(Text)

Not Logged in.
Book Jacket

My Broken Language


A Pulitzer Prize–winning playwright tells her lyrical coming of age story in a ...
More about this book

How do you feel the Philadelphia setting functions as a character and how do you think the author relates to it?

Created: 01/06/22

Replies: 5

Posted Jan. 06, 2022 Go to Top | Go to bottom | link | alert
davinamw

Join Date: 10/15/10

Posts: 3442

How do you feel the Philadelphia setting functions as a character and how do you think the author relates to it?

The Philadelphia setting is intrinsic to this book. How do you feel the setting functions as a character and how do you think the author relates to it?


Posted Jan. 07, 2022 Go to Top | Go to bottom | link | alert
JMW

Join Date: 01/03/22

Posts: 13

RE: How do you feel the Philadelphia ...

The city of Philadelphia is a multi-faceted character. Initially, it is just the barrio where Quaira lives and is a center of Puerto Rican culture and language, set apart from the rest of the city. Later, when Quiara goes to high school, she becomes acquainted with some of the whiter sections of the city and a different cultural milieu. Quiara is a young woman who often finds herself leaving the comfort of home (the barrio) and having to adapt or at least survive in what is at first an alien environment. Having lived in the Philadelphia area for about 20 years in the 1980's and 90's, I knew some streets she mentioned, but definitely not others. That added to my ability to engage with her book.


Posted Jan. 07, 2022 Go to Top | Go to bottom | link | alert
melanieb

Join Date: 08/30/14

Posts: 265

RE: How do you feel the Philadelphia ...

Philadelphia feels like a character in the book because Quiara becomes more alive when she’s there. It brings out the part of her culture that seems most authentic to me.


Posted Jan. 08, 2022 Go to Top | Go to bottom | link | alert
paulak

Join Date: 04/21/11

Posts: 264

RE: How do you feel the Philadelphia ...

(Information provided)
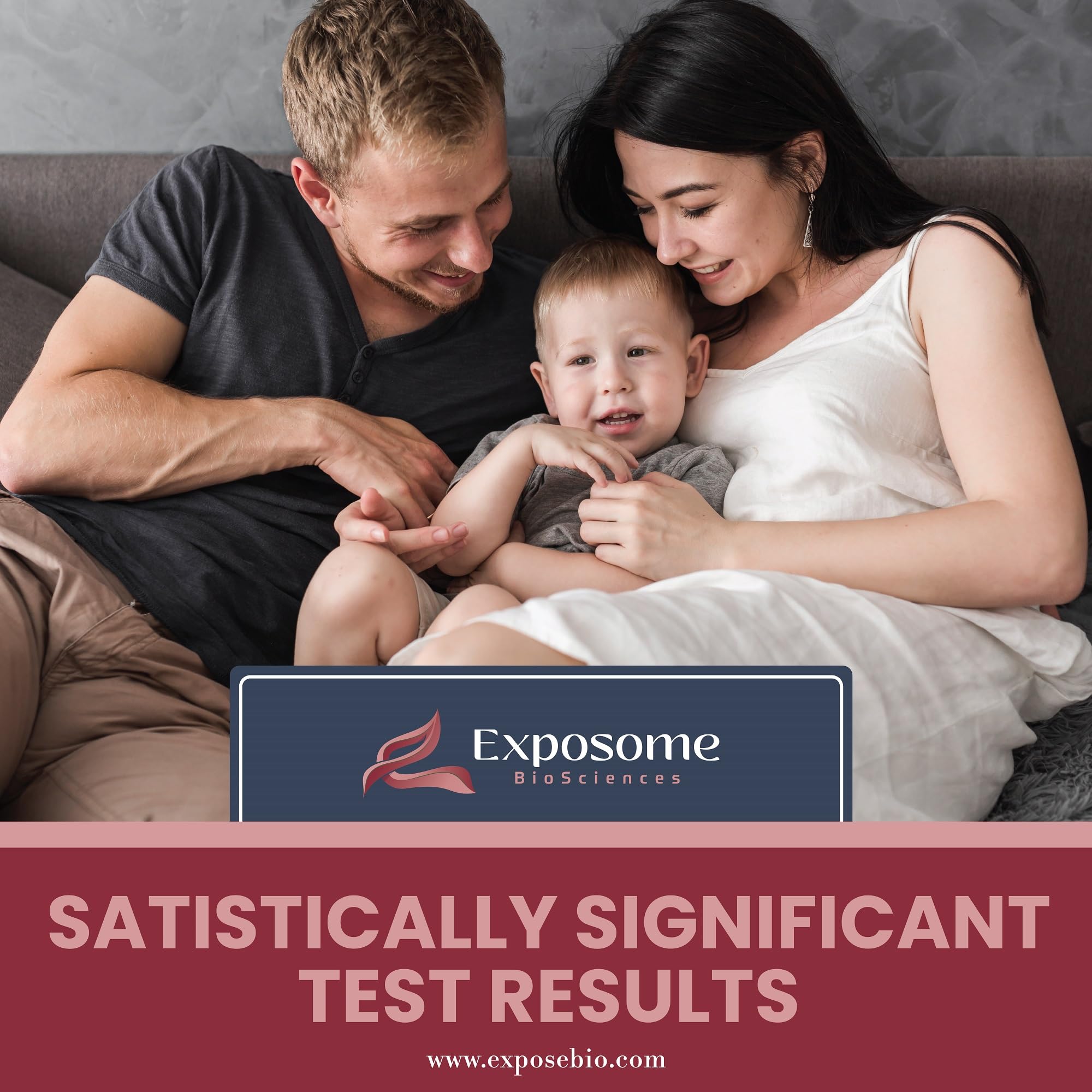 Vasectomy Home Test Kit. (Contains 2 Tests) FSA - HSA Eligible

(Task details) Write out the whole discussion thread about the Philadelphia setting word for word. The listing has no connection to the discussion thread.

(Answer to the exercise)
Not Logged in.
Book Jacket

My Broken Language


A Pulitzer Prize–winning playwright tells her lyrical coming of age story in a ...
More about this book

How do you feel the Philadelphia setting functions as a character and how do you think the author relates to it?

Created: 01/06/22

Replies: 5

Posted Jan. 06, 2022 Go to Top | Go to bottom | link | alert
davinamw

Join Date: 10/15/10

Posts: 3442

How do you feel the Philadelphia setting functions as a character and how do you think the author relates to it?

The Philadelphia setting is intrinsic to this book. How do you feel the setting functions as a character and how do you think the author relates to it?


Posted Jan. 07, 2022 Go to Top | Go to bottom | link | alert
JMW

Join Date: 01/03/22

Posts: 13

RE: How do you feel the Philadelphia ...

The city of Philadelphia is a multi-faceted character. Initially, it is just the barrio where Quaira lives and is a center of Puerto Rican culture and language, set apart from the rest of the city. Later, when Quiara goes to high school, she becomes acquainted with some of the whiter sections of the city and a different cultural milieu. Quiara is a young woman who often finds herself leaving the comfort of home (the barrio) and having to adapt or at least survive in what is at first an alien environment. Having lived in the Philadelphia area for about 20 years in the 1980's and 90's, I knew some streets she mentioned, but definitely not others. That added to my ability to engage with her book.


Posted Jan. 07, 2022 Go to Top | Go to bottom | link | alert
melanieb

Join Date: 08/30/14

Posts: 265

RE: How do you feel the Philadelphia ...

Philadelphia feels like a character in the book because Quiara becomes more alive when she’s there. It brings out the part of her culture that seems most authentic to me.


Posted Jan. 08, 2022 Go to Top | Go to bottom | link | alert
paulak

Join Date: 04/21/11

Posts: 264

RE: How do you feel the Philadelphia ...